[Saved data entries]
+===+

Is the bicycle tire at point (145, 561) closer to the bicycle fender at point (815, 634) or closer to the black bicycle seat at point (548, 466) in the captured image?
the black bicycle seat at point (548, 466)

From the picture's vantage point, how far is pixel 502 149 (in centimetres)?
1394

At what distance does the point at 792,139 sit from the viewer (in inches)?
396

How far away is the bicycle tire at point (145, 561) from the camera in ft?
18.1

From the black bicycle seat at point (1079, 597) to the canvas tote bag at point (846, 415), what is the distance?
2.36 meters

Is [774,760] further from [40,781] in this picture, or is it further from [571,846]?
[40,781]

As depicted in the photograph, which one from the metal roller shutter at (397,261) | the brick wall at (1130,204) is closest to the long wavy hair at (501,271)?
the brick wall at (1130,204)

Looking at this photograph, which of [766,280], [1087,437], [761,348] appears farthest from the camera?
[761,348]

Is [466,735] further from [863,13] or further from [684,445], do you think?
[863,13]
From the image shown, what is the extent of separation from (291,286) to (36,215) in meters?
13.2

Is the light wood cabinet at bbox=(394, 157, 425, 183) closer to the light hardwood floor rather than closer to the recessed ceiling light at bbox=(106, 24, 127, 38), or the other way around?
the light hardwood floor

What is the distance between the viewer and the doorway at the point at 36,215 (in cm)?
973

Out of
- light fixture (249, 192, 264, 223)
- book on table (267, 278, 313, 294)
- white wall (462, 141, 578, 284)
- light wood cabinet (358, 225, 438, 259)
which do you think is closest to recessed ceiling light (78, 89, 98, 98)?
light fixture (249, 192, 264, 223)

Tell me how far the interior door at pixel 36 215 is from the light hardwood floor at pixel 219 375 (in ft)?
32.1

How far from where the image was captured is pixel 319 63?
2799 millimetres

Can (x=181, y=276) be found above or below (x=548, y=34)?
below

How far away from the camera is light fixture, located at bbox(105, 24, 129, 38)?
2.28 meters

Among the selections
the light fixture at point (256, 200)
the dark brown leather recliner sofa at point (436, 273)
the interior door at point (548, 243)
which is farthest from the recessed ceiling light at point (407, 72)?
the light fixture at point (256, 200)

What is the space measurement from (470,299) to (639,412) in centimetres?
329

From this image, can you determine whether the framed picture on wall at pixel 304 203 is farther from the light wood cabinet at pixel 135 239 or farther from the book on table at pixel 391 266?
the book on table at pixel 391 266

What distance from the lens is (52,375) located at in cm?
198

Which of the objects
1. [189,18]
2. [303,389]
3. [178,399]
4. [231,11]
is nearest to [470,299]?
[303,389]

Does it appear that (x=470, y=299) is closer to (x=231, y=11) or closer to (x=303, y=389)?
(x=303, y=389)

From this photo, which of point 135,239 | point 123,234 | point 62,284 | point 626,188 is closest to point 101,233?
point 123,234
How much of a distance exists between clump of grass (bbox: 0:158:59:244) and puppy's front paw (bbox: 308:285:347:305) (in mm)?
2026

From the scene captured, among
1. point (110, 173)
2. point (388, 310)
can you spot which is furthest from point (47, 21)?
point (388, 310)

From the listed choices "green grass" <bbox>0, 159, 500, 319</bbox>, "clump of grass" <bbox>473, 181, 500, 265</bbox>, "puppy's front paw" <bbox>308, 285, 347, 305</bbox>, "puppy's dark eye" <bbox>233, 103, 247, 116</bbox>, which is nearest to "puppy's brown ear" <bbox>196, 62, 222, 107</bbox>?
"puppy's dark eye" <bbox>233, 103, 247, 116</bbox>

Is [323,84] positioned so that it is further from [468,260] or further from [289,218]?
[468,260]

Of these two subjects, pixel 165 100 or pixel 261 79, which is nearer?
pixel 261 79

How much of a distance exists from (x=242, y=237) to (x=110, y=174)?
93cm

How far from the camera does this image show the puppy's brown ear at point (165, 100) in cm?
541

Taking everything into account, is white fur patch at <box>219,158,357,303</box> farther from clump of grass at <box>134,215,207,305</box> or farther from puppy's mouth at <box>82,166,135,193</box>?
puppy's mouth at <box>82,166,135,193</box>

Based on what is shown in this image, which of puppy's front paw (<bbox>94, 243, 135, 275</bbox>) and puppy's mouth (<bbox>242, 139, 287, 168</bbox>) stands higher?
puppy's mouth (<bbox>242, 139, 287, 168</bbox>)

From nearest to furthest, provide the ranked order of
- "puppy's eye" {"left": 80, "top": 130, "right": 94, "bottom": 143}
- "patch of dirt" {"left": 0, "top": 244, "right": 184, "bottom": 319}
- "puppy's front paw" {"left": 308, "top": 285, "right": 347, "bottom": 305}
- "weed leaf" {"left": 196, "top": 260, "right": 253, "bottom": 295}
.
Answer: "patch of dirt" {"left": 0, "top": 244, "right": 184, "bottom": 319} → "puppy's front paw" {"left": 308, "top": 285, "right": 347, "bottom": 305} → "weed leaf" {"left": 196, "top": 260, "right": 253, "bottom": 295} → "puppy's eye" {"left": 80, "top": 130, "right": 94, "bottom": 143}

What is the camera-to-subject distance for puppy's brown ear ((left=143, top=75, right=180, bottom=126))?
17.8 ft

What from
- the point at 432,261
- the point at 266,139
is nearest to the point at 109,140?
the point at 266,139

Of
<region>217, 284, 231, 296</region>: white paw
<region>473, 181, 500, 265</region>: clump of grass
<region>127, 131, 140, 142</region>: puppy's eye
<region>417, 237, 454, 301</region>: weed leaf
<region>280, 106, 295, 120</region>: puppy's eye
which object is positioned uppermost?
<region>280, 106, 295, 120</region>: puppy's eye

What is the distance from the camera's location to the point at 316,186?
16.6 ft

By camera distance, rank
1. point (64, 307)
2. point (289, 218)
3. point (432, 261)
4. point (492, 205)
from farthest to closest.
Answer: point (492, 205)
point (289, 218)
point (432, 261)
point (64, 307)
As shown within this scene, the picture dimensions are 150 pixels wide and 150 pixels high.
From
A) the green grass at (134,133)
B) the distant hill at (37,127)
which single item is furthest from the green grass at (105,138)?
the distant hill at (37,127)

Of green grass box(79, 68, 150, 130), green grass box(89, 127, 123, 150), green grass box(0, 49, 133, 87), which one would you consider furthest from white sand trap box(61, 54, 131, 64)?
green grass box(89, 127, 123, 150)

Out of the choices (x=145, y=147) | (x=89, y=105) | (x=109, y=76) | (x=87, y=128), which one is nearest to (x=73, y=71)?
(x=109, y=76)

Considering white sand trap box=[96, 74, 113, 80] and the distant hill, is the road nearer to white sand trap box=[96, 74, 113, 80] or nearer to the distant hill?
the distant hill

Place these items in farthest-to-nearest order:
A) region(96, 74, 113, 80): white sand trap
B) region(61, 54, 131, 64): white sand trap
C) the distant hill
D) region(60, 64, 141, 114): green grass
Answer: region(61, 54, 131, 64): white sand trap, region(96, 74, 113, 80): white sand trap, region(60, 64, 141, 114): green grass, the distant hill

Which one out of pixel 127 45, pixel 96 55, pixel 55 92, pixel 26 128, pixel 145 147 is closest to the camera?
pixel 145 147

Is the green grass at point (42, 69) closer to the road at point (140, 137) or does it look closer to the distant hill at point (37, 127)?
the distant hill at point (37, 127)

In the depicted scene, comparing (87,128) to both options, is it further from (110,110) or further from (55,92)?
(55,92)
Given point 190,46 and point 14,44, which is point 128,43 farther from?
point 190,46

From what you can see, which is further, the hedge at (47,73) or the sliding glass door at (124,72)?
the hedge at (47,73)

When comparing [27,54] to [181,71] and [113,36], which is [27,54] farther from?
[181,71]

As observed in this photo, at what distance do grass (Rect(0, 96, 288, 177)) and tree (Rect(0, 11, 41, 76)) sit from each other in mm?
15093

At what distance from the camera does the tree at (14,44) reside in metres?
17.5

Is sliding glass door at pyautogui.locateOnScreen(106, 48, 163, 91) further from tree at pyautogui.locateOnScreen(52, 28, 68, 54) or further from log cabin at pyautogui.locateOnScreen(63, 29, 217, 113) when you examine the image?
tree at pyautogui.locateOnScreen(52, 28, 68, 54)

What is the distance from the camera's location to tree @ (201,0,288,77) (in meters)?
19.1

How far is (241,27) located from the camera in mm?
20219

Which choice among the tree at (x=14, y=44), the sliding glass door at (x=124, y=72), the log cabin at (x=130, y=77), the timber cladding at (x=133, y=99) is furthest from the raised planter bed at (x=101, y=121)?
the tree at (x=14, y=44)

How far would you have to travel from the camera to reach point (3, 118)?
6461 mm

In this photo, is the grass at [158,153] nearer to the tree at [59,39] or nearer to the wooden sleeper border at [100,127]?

+===+

[Aim of the task]
Lay out the lines as a Markdown table, starting at the line containing "What is the distance from the camera's location to tree" and ending at the final line of the entries. Use the columns Row and Line, numbering each row and omitting blank lines.

[Result of the exercise]
| Row | Line |
|---|---|
| 1 | What is the distance from the camera's location to tree @ (201,0,288,77) (in meters)? |
| 2 | 19.1 |
| 3 | How far is (241,27) located from the camera in mm? |
| 4 | 20219 |
| 5 | Which choice among the tree at (x=14, y=44), the sliding glass door at (x=124, y=72), the log cabin at (x=130, y=77), the timber cladding at (x=133, y=99) is furthest from the raised planter bed at (x=101, y=121)? |
| 6 | the tree at (x=14, y=44) |
| 7 | How far would you have to travel from the camera to reach point (3, 118)? |
| 8 | 6461 mm |
| 9 | In this photo, is the grass at [158,153] nearer to the tree at [59,39] or nearer to the wooden sleeper border at [100,127]? |